Recast the items below as a JSON list of strings with one string per line, skipping blank lines. Leave the pictures out of your answer.

━━━━━━━━━━━━━━━━

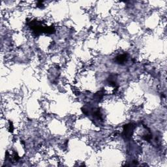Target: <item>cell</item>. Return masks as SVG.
Listing matches in <instances>:
<instances>
[{
  "label": "cell",
  "mask_w": 167,
  "mask_h": 167,
  "mask_svg": "<svg viewBox=\"0 0 167 167\" xmlns=\"http://www.w3.org/2000/svg\"><path fill=\"white\" fill-rule=\"evenodd\" d=\"M134 130V125L132 123H129L125 125L123 127V131L122 135L124 136L126 139L130 138L131 136L133 135Z\"/></svg>",
  "instance_id": "cell-1"
},
{
  "label": "cell",
  "mask_w": 167,
  "mask_h": 167,
  "mask_svg": "<svg viewBox=\"0 0 167 167\" xmlns=\"http://www.w3.org/2000/svg\"><path fill=\"white\" fill-rule=\"evenodd\" d=\"M127 60V54H122L116 58V61L120 64H123Z\"/></svg>",
  "instance_id": "cell-2"
}]
</instances>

━━━━━━━━━━━━━━━━

» **The reply**:
[
  "Target: <item>cell</item>. Return masks as SVG.",
  "Listing matches in <instances>:",
  "<instances>",
  "[{",
  "  \"label\": \"cell\",",
  "  \"mask_w\": 167,",
  "  \"mask_h\": 167,",
  "  \"mask_svg\": \"<svg viewBox=\\\"0 0 167 167\\\" xmlns=\\\"http://www.w3.org/2000/svg\\\"><path fill=\\\"white\\\" fill-rule=\\\"evenodd\\\" d=\\\"M134 130V125L132 123H129L125 125L123 127V131L122 135L124 136L126 139L130 138L131 136L133 135Z\\\"/></svg>\",",
  "  \"instance_id\": \"cell-1\"",
  "},",
  "{",
  "  \"label\": \"cell\",",
  "  \"mask_w\": 167,",
  "  \"mask_h\": 167,",
  "  \"mask_svg\": \"<svg viewBox=\\\"0 0 167 167\\\" xmlns=\\\"http://www.w3.org/2000/svg\\\"><path fill=\\\"white\\\" fill-rule=\\\"evenodd\\\" d=\\\"M127 60V54H122L116 58V61L120 64H123Z\\\"/></svg>\",",
  "  \"instance_id\": \"cell-2\"",
  "}]",
  "</instances>"
]